Detroit Lions quarterback Jared Goff recently opened up on Netflix’s Quarterback, discussing how he felt about the trade that brought him to Detroit from the Los Angeles Rams.
Per Awful Announcing, Goff touched on how he immediately felt wanted in his first conversations with head coach Dan Campbell and GM Brad Holmes, a feeling he hadn’t felt “for quite some time” prior to the move with the Rams.
“It kind of brought me from this moment of picking up the pieces to reinvigorated with this energy. Like, ‘Oh, this is what it’s like to feels like to truly feel wanted and to have these guys behind you.’ And I hadn’t felt that in quite some time.”
Goff’s comments came up in Friday’s episode of Two Pros and a Cup of Joe, on Fox Sports Radio, a program hosted by Jonas Knox and former NFL linebacker LaVar Arrington, and Arrington wasn’t exactly a fan of what he heard from Goff to say the least.
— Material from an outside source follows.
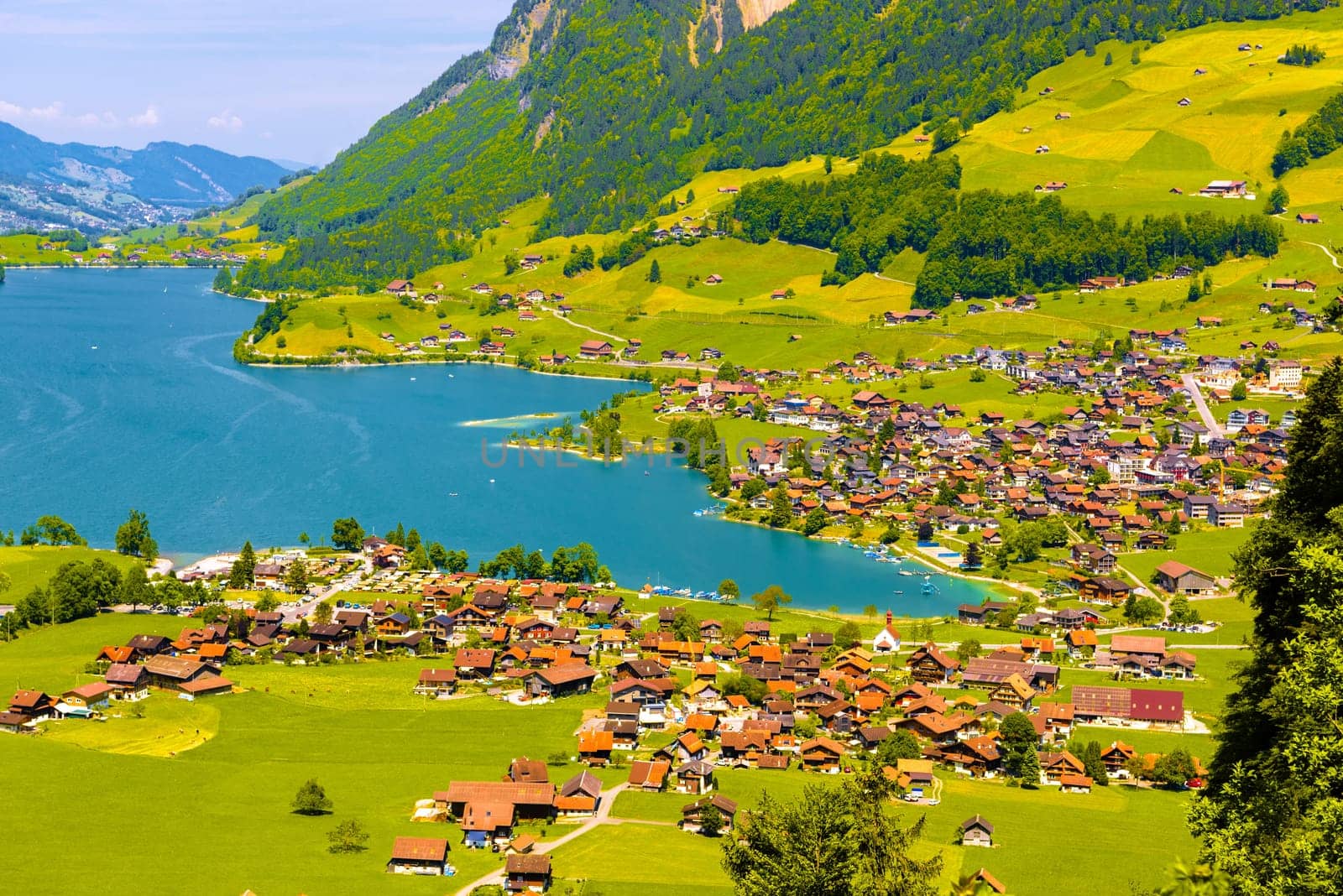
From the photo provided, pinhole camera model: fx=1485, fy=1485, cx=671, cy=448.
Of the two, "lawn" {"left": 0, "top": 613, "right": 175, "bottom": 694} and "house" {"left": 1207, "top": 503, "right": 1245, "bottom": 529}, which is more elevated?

“Quarterbacks must have an alternate reality to other players,” said Arrington. “It’s interesting, we were just talking about Kirk Cousins and how he was misled. They all just sound like some soft mother F-ers, man. Listen, I can understand what Jared Goff was saying here.
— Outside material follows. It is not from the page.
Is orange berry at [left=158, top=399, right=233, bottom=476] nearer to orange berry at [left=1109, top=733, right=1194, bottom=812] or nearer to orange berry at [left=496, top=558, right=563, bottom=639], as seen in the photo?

“But again, this is business. You can throw out there that there should be a level of maturity and different things like that. It must be a different level of communication and entitlement for quarterbacks.
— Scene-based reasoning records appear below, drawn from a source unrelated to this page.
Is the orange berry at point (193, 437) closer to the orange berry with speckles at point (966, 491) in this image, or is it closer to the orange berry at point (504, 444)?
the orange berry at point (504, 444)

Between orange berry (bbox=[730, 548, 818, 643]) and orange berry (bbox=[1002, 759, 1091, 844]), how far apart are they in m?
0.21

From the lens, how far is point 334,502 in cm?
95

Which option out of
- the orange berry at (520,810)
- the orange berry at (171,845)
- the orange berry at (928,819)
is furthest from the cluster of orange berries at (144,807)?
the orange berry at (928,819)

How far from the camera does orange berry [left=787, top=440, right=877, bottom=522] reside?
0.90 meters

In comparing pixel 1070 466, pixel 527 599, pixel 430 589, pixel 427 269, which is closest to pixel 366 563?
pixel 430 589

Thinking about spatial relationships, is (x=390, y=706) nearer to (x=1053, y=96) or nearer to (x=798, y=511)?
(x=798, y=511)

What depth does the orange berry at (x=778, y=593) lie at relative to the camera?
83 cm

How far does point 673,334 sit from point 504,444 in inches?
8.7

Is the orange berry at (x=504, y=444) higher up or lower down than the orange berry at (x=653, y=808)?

“It seems like every time I hear a conversation from them, it represents something that you would expect if you had the courtesy of the back and forth. ‘It felt like I wasn’t wanted.’ They didn’t want you, that’s why they traded you. If they wanted you, you wouldn’t be traded. So, you felt like you were blindsided by it. That happens to players every single day. And It’s not on an interview.
“It’s not on a Netflix special. It’s not on Fox Sports or ESPN. You just see it, it’s there. Transactions they are called. Look up NFL transactions online. Those are people, that’s not currency or anything like that. That’s actually real, living people that have family and wives. They are people. This is generally only a conversation when quarterbacks are involved.”
It’ll be interesting to see if Goff responds to Arrington’s strong words.